Between the years 1902 and 1907 Strauss played at least 35 games for Basel and was recorded as scoring two goal. At least 23 of these games were in the Nationalliga A and 12 were friendly games. He probably played more games than mentioned, but the documentation is not available. (Note: The player lines-ups and goal scorers for 3 of the 8 league games in the 1904–05 season are unknown or incomplete.) (Note: The player lines-ups and goal scorers for 4 of the 6 league games in the 1905–06 season are unknown or incomplete.) (Note: The player lines-ups and goal scorers for 4 of the 8 league games in the 1906–07 season are unknown or incomplete.)

Following his time with Basel, Strauss moved on and played at least the 1907–08 Swiss Serie A season with Montriond Lausanne. Lausanne played in the championship west group and ended the season in third position in the group table.
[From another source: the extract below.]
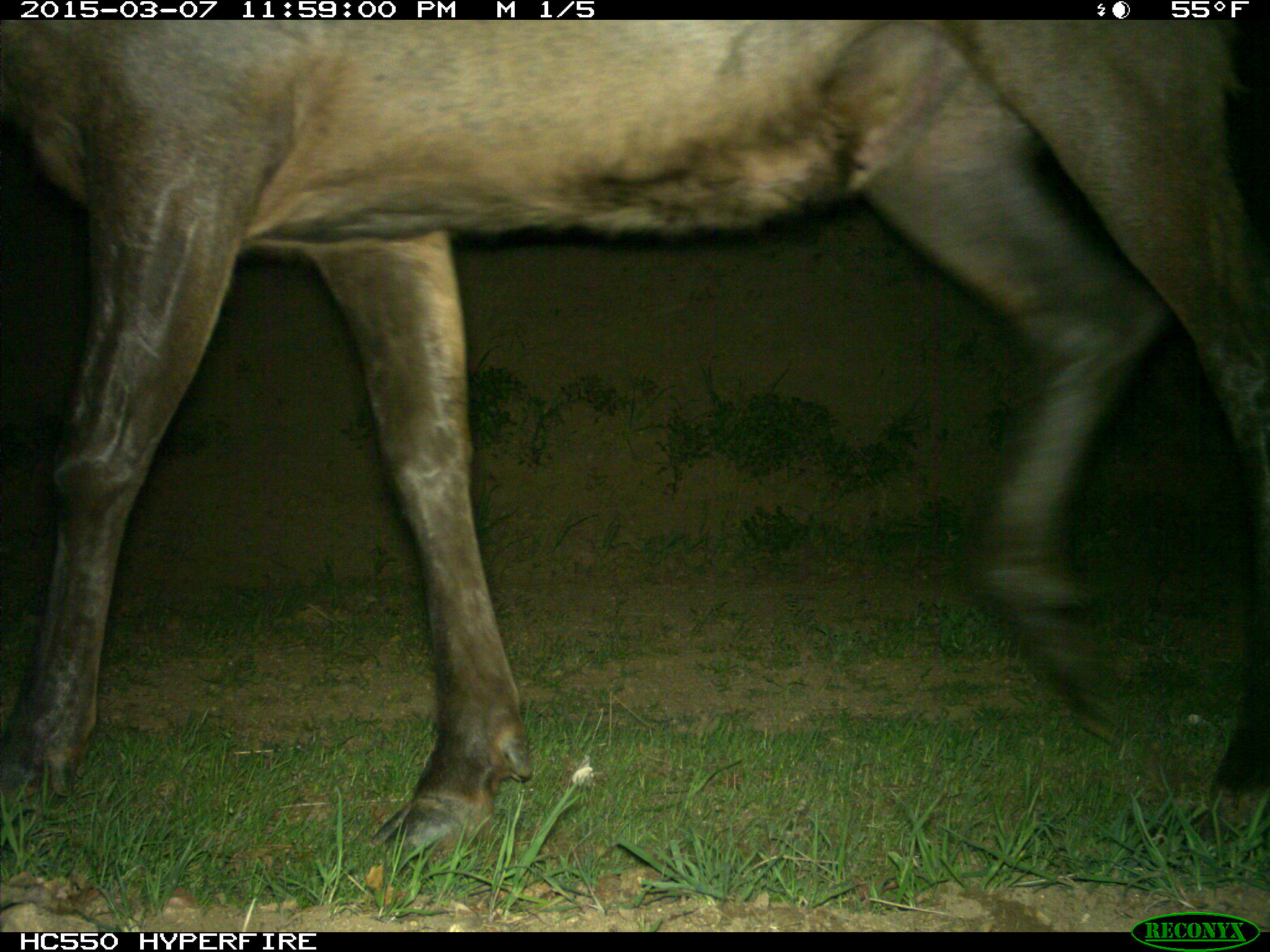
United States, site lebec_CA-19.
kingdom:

In the Swiss Serie A 1910–11 season Strauss played for La Chaux-de-Fonds.

===International===
In the 1907–08 season Strauss was called up for the Swiss national team. On 5 April 1908 he played in the legendary 5–3 victory over Germany at the Landhof in Basel. This was the third national team game for the Swiss and the first for the Germans.

==Notes==
===Footnotes===

Incomplete league matches 1904–1905 season: FCB-Bern, OB-FCB, FCB-YB

Incomplete league matches 1905–1906 season: FCB-OB, FCB-Bern, YB-FCB, FCB-YB

Incomplete league matches 1906–1907 season: YB-FCB, OB-FCB, FCB-YB, FCB-Aarau

===Sources===
- Rotblau: Jahrbuch Saison 2017/2018. Publisher: FC Basel Marketing AG. ISBN 978-3-7245-2189-1
- Die ersten 125 Jahre. Publisher: Josef Zindel im Friedrich Reinhardt Verlag, Basel. ISBN 978-3-7245-2305-5
- Verein "Basler Fussballarchiv" Homepage
(NB: Despite all efforts, the editors of these books and the authors in "Basler Fussballarchiv" have failed to be able to identify all the players, their date and place of birth or date and place of death, who played in the games during the early years of FC Basel. Most of the documentation is missing.)